Le transport de marchandises opère le déplacement des biens dans l'espace et, nécessairement, dans le temps (car cette opération n'est pas instantanée, à la différence du transport des informations par les télécommunications auquel on la compare parfois). C'est une fonction technique et économique qui recoupe toutes les autres. Elle est le support indispensable à l'ensemble du système productif, de l'amont à l'aval : des approvisionnements en matières premières à la fabrication et à la distribution des produits finaux, puis au soutien d'après-vente qui accompagne toute leur durée d'utilisation. Le transport contribue, en outre, au circuit de retour des produits après leur consommation, pour leur récupération et le recyclage des déchets. Cette omniprésence, et ce caractère nécessaire du transport, en font une composante majeure de toutes les étapes du développement d'un pays, depuis les stades initiaux jusqu'aux évolutions récentes des économies les plus prospères.

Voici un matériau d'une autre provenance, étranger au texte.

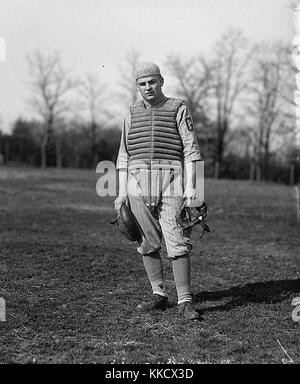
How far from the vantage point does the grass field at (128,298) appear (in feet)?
10.9

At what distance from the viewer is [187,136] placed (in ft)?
13.6

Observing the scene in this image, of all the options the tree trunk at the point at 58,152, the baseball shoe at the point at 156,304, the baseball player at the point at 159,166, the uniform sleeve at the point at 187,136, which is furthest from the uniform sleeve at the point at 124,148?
the tree trunk at the point at 58,152

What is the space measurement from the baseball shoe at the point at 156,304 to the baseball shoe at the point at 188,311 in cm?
23

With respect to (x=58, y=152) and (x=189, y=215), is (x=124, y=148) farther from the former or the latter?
(x=58, y=152)

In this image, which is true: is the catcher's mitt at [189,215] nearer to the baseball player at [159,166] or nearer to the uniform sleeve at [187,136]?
the baseball player at [159,166]

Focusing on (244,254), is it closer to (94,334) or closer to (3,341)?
(94,334)

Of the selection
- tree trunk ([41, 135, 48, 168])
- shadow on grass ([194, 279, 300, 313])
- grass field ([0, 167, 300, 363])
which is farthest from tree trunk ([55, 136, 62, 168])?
shadow on grass ([194, 279, 300, 313])

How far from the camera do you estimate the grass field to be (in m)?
3.33

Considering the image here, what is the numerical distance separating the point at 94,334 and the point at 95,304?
2.67 feet
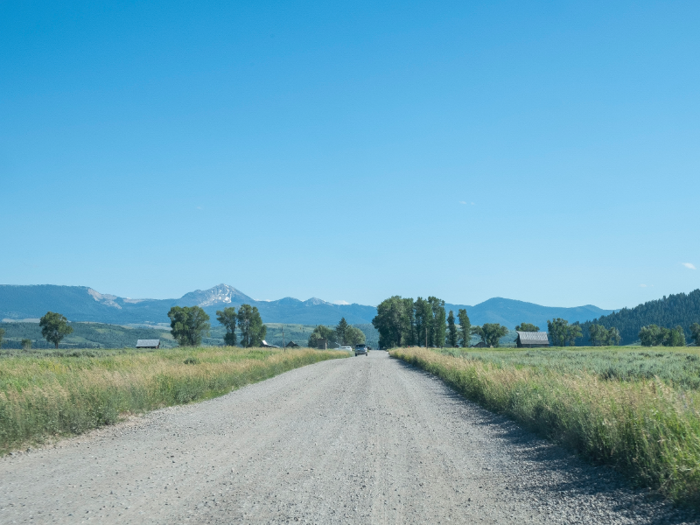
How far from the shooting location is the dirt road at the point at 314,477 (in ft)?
18.1

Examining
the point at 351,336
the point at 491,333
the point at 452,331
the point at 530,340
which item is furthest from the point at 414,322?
the point at 351,336

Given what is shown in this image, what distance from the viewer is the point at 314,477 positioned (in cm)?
705

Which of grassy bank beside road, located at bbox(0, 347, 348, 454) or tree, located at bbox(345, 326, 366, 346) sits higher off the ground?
grassy bank beside road, located at bbox(0, 347, 348, 454)

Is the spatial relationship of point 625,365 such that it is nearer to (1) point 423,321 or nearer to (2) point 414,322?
(1) point 423,321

D'un point de vue technique, le transport a les caractéristiques d'une activité industrielle. D'un point de vue organisationnel et juridique, quand il est exécuté par une entreprise spécialisée pour le compte d'un client, il revêt les caractères d'un service : c'est-à-dire d'une relation entre deux parties. Les divers sens du mot fret reflètent bien la diversité des acteurs qui participent au transport et leurs rôles respectifs, dans un fonctionnement de système. Selon le Dictionnaire historique de la langue française d'Alain Rey (Paris, Dictionnaires Le Robert, 1992, 2 vol.), « fret désigne le prix du transport par mer de marchandises (XIIIe s.) – aujourd'hui aussi par route, par avion –, par métonymie et couramment la cargaison elle-même (1596), le prix de location d'un navire (1606) et le louage d'un bateau de transport utilisé au transport de marchandises (1681, à fret), puis s'applique à tout moyen de transport ».
Le double aspect d'autonomie et de dépendance du transport à l'égard des autres activités concerne aussi l'innovation technique, organisationnelle et sociale. Le transport est mû par sa propre dynamique, avec des progrès constants dans les infrastructures, dans les matériels roulants et dans les systèmes d'information pilotant les flux physiques comme les relations commerciales. En même temps, il reçoit directement les effets de l'innovation des autres branches, dans le fonctionnement desquelles il s'insère. Dans le présent article, le transport est envisagé comme un process industriel. Dans l'article suivant [AG 8 006], on examinera comment il s'intègre dans des organisations logistiques plus larges et comment, par ses effets externes, il a une forte dimension politique et sociale.